• [Provided passage]:
Torc's current FileModel represents individual files as job inputs/outputs for dependency
tracking. However, many workflows produce directory-based outputs such as:

  • Hive-partitioned Parquet datasets (thousands of files)
  • Sharded model checkpoints
  • Multi-file archives or bundles

These have different semantics than individual files:

  1. Multiple jobs contribute to one dataset - Parameterized jobs write files to the same
    directory structure, often embedding job IDs in filenames for uniqueness
  2. Completion is aggregate - The dataset isn't "complete" until all contributing jobs finish
  3. File counts are unpredictable - Due to compaction, dynamic partitioning, etc.
  4. Integrity verification is different - Hashing thousands of files individually is impractical;
    a manifest-based approach is preferred

Long-Term Vision

DatasetModel

A new database table to represent directory-based outputs:

CREATE TABLE datasets (
    id INTEGER PRIMARY KEY,
    workflow_id INTEGER NOT NULL REFERENCES workflows(id) ON DELETE CASCADE,
    name TEXT NOT NULL,
    path TEXT NOT NULL,
    description TEXT,

    -- Computed when dataset is finalized:
    file_count INTEGER,
    total_size_bytes INTEGER,
    manifest_hash TEXT,
    hash_mode TEXT,  -- 'manifest', 'content', or 'none'
    finalized_at REAL,

    UNIQUE(workflow_id, name)
);

-- Track which jobs contribute to which datasets
CREATE TABLE job_dataset_outputs (
    job_id INTEGER NOT NULL REFERENCES jobs(id) ON DELETE CASCADE,
    dataset_id INTEGER NOT NULL REFERENCES datasets(id) ON DELETE CASCADE,
    PRIMARY KEY (job_id, dataset_id)
);

CREATE TABLE job_dataset_inputs (
    job_id INTEGER NOT NULL REFERENCES jobs(id) ON DELETE CASCADE,
    dataset_id INTEGER NOT NULL REFERENCES datasets(id) ON DELETE CASCADE,
    PRIMARY KEY (job_id, dataset_id)
);

Workflow Specification Syntax

Datasets would be defined similarly to files, with analogous reference syntax:

name: distributed_training
enable_ro_crate: true
ro_crate_hash_mode: manifest  # default for datasets

datasets:
  - name: training_output
    path: output/training.parquet/
    description: "Hive-partitioned training results"

  - name: checkpoints
    path: output/checkpoints/

files:
  - name: config
    path: input/config.json
    st_mtime: 1709567890

jobs:
  # Parameterized jobs write to the dataset
  - name: train_chunk_{i}
    command: >
      python train.py
        --config ${files.input.config}
        --chunk {i}
        --output ${datasets.output.training_output}/chunk_{i}/
    parameters:
      i: "0:99"

  # Aggregation job depends on all chunks completing
  - name: aggregate_results
    command: >
      python aggregate.py
        --input ${datasets.input.training_output}
        --output ${files.output.summary}

Dependency Semantics

Dataset dependencies follow the same pattern as file dependencies:

  • ${datasets.output.X} - Job writes to dataset X (recorded in job_dataset_outputs)
  • ${datasets.input.X} - Job reads from dataset X (recorded in job_dataset_inputs)

• [Task to complete]: Pick up the Torc design proposal on directory-based datasets after its final line and keep writing it.

• [Given material]:
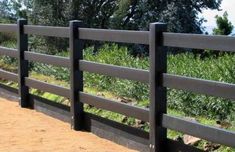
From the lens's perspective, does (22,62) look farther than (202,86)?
Yes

• [Task output]:
Dependency resolution:

  • A job using ${datasets.input.X} depends on all jobs that use ${datasets.output.X}
  • This naturally handles fan-in from parameterized jobs

Example:

train_chunk_0  ─┐
train_chunk_1  ─┼─→ training_output ─→ aggregate_results
train_chunk_2  ─┤
...            ─┘

Trait Abstraction

To avoid code duplication, files and datasets should share a common interface:

/// Common behavior for workflow artifacts (files and datasets)
pub trait WorkflowArtifact {
    fn id(&self) -> i64;
    fn workflow_id(&self) -> i64;
    fn name(&self) -> &str;
    fn path(&self) -> &str;

    /// Check if the artifact exists on the filesystem
    fn exists(&self) -> bool;

    /// Get the artifact type for RO-Crate
    fn ro_crate_type(&self) -> &'static str;

    /// Build RO-Crate metadata for this artifact
    fn build_ro_crate_metadata(&self, hash_mode: HashMode) -> serde_json::Value;
}

impl WorkflowArtifact for FileModel { /* ... */ }
impl WorkflowArtifact for DatasetModel { /* ... */ }

Implementation Scope

This is a significant change touching:

Server:

  • New datasets table and API endpoints
  • Dependency resolution in unblock_jobs_waiting_for must handle dataset dependencies
  • Job initialization must resolve dataset references

Client:

  • workflow_spec.rs - Parse datasets section, handle ${datasets.*} references
  • workflow_manager.rs - Create datasets, track contributions, finalize on completion
  • job_runner.rs - No changes needed (jobs just write to paths)
  • RO-Crate export - Include Dataset entities

Migration:

  • Database migration for new tables
  • Existing workflows unaffected (no datasets defined)

Short-Term Solution

Until the full implementation is complete, a CLI command provides manual dataset support:

torc ro-crate add-dataset \
  --workflow-id 123 \
  --name training_output \
  --path output/training.parquet/ \
  --hash-mode manifest

This allows users to:

  1. Run their workflow (with manual dependency management)
  2. After completion, add Dataset entities to the RO-Crate metadata

See the torc ro-crate add-dataset command for details.

Hash Modes

Three modes for dataset integrity verification:

manifest (recommended for large datasets)

Hash a sorted list of (relative_path, size, mtime) tuples:

file1.parquet|1048576|1709567890.123
file2.parquet|2097152|1709567891.456
...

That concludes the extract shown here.